## EXERCISE DETAILS
Could you retype the part of the email on urban temperature measurements below, starting with "I think he was" and going on through "their localized studies."?

-- SOURCE DOCUMENT follows --

From: Wes Deviers <wdevie () hrcsb org>
Date: Thu, 3 Dec 2009 10:56:03 -0500

On Thursday 03 December 2009 10:08:03 am Valdis.Kletnieks () vt edu wrote: 
4) Do you know that most of temperature measurement is done in urban 
areas, biasing the measurement?

I'm pretty sure everybody is pretty aware it's warmer in the cities, that
effect has been understood for centuries. Heck, my local TV weatherman
will say stuff like "It's going to be about 90F here in Roanoke, and a
little cooler out in the countryside" or even "Driving conditions here
in the city should be OK, but the roads in outlying areas will be freezing
up".

So you're saying that a TV weatherman at a small station knows more
about weather prediction than the guys at IPCC/ Give me a *break*.

Unless youre referring to the fact that there's a higher density of
measurements in urban areas (for example, could be 1 per square mile in
the city but only 1 per 40 square miles in the country).  Rest assured
that is *not* a major challenge for anybody who actually understands how
to do modelling, because you *never* get a nice perfect rectangular mesh
of perfect sensor readings. You get messy data, broken sensors, that
one area you couldn't put sensors into the experiment because there was
a structural support there, the subject sneezed and moved slightly,
etc etc etc.  So dealing with missing/incomplete data has been understood
for as long as scientists have been analyzing datasets.

I think he was referring to the idea that previously rural senors are becoming 
urban without necessarily taking that into account when you look at the data.

For instance, say you have 30 weather stations along the stretch of 81 between 
Blacksburg and Roanoke that were put in place in the 1950s and have been 
continually monitored.  As Roanoke and the Blacksburg/Christiansburg Greater 
Metropolitan Area of Traffic Growth have expanded towards each other, the heat-
island effect would have expanded with it.  So assume 10 of the 30 sensors have 
shown continuous temperature increases since 1950.  How much of that is due to 
global warming, and how much of that is due to urban expansion? 

A climatologist at VT would take that into account in their localized studies.  
Somebody at NOAA, viewing raw numbers in a text file, has no way to control for 
that.  It's not that cities are hotter, is that the hot areas around cities 
expand with the cities, and national or international datasets cannot account 
for it.  

If just 5% of your weather data points from 1960 were rural but in 2009 are 
urban or suburban, how much does that skew the entire set?

-- SOURCE DOCUMENT concluded --
-- EXTRACTED DATA follows --

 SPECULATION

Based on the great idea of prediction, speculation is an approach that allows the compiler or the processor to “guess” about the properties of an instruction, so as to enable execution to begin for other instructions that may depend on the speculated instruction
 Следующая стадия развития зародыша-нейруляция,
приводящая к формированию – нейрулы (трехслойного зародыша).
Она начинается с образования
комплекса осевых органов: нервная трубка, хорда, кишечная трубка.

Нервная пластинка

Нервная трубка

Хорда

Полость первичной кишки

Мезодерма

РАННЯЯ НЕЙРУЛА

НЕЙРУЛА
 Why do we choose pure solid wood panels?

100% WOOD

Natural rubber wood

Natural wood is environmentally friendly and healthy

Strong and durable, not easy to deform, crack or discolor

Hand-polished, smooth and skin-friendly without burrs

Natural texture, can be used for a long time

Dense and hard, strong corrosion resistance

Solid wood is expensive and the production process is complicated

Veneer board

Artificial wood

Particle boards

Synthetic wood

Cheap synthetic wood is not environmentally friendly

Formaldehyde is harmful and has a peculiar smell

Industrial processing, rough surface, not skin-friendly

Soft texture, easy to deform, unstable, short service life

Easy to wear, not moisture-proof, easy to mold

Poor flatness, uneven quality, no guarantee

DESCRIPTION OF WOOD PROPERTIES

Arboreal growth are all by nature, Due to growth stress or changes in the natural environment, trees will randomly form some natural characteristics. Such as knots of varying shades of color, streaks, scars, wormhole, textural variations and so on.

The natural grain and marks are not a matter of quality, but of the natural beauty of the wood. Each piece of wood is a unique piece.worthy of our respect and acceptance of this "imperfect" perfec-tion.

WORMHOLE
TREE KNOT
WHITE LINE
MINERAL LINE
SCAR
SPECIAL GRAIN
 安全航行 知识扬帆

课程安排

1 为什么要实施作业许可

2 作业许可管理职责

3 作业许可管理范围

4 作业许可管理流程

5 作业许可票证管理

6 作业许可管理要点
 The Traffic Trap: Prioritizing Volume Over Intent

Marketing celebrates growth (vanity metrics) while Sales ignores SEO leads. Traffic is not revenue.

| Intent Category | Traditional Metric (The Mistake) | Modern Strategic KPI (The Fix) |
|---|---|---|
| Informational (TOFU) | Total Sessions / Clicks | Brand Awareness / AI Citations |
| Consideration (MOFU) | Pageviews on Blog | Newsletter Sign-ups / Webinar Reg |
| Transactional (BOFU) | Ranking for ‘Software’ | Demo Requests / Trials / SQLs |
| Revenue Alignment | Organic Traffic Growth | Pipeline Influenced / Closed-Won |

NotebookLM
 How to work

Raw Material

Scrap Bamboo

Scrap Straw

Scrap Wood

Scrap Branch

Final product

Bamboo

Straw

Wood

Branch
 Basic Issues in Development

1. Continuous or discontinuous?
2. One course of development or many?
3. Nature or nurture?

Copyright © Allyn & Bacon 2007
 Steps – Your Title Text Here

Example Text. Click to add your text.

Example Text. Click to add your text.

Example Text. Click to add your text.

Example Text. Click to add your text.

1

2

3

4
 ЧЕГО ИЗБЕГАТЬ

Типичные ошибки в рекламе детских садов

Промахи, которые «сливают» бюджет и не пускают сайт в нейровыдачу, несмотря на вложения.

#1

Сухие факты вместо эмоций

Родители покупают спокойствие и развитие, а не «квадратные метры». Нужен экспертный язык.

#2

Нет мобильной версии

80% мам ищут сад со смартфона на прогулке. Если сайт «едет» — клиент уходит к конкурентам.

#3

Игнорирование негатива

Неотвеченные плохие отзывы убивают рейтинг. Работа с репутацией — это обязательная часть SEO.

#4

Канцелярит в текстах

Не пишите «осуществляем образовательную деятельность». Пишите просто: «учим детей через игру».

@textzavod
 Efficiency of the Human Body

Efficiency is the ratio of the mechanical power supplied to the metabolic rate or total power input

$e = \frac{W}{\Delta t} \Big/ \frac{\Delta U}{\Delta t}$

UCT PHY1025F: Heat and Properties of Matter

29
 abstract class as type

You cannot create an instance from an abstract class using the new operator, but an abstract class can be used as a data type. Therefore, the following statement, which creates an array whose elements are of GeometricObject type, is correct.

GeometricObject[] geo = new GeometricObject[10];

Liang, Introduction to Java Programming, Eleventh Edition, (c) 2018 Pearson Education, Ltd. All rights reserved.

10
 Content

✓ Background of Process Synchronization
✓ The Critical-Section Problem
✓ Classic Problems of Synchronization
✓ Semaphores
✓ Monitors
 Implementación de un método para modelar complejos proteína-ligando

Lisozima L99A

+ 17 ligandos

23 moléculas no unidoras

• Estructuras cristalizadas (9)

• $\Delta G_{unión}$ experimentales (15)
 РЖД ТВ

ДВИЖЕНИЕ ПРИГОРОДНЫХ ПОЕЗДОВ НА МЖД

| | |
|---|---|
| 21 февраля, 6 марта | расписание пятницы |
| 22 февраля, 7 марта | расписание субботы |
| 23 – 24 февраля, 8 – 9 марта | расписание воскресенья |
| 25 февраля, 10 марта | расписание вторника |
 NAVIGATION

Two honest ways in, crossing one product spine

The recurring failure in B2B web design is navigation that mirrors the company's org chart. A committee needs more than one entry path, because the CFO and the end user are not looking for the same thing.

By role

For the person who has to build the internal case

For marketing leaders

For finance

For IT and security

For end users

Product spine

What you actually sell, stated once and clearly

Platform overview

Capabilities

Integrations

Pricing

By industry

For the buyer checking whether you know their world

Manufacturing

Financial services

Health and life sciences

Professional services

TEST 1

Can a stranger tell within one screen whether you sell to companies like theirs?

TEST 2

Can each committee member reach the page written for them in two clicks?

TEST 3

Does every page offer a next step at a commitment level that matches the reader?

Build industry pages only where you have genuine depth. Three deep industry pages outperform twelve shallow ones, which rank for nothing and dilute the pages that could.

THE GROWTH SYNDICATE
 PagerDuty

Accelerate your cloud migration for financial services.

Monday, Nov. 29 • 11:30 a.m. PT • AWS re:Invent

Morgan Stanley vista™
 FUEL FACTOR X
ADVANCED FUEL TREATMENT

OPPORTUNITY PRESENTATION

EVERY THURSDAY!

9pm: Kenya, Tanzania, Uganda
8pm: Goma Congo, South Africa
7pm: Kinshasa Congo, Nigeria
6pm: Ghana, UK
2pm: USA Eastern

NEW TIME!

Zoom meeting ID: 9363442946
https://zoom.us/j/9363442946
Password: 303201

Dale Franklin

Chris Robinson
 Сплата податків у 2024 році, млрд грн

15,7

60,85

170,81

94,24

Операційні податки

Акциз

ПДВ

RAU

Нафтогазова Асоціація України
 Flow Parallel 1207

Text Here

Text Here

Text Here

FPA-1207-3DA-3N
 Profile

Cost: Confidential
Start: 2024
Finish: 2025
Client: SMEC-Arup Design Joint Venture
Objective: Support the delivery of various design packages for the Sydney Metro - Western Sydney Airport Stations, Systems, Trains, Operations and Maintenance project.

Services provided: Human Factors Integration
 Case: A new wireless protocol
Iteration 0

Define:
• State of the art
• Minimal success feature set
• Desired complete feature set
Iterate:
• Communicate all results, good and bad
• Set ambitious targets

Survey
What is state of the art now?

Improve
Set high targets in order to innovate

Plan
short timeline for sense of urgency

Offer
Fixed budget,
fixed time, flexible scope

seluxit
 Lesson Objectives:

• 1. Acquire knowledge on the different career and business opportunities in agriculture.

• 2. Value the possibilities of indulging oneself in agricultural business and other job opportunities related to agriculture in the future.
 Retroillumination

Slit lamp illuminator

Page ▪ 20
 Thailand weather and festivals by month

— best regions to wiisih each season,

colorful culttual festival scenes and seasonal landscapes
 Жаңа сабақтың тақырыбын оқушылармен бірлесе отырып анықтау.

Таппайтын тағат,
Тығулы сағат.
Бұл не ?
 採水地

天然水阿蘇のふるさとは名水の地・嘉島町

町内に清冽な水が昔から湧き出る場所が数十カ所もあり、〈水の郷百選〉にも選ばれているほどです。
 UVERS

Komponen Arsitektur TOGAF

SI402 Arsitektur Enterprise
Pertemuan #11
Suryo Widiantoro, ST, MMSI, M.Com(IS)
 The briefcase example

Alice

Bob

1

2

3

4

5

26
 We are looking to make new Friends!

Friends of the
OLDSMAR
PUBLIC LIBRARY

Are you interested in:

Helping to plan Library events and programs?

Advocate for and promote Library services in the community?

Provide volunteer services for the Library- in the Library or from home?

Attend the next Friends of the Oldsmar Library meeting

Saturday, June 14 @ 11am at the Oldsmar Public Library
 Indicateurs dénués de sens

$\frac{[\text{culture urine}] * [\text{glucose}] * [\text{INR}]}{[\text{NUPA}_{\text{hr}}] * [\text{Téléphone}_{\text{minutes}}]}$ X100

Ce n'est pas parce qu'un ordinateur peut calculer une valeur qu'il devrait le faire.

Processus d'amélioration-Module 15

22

-- EXTRACTED DATA concluded --

## EXERCISE ANSWER
I think he was referring to the idea that previously rural senors are becoming 
urban without necessarily taking that into account when you look at the data.

For instance, say you have 30 weather stations along the stretch of 81 between 
Blacksburg and Roanoke that were put in place in the 1950s and have been 
continually monitored.  As Roanoke and the Blacksburg/Christiansburg Greater 
Metropolitan Area of Traffic Growth have expanded towards each other, the heat-
island effect would have expanded with it.  So assume 10 of the 30 sensors have 
shown continuous temperature increases since 1950.  How much of that is due to 
global warming, and how much of that is due to urban expansion? 

A climatologist at VT would take that into account in their localized studies.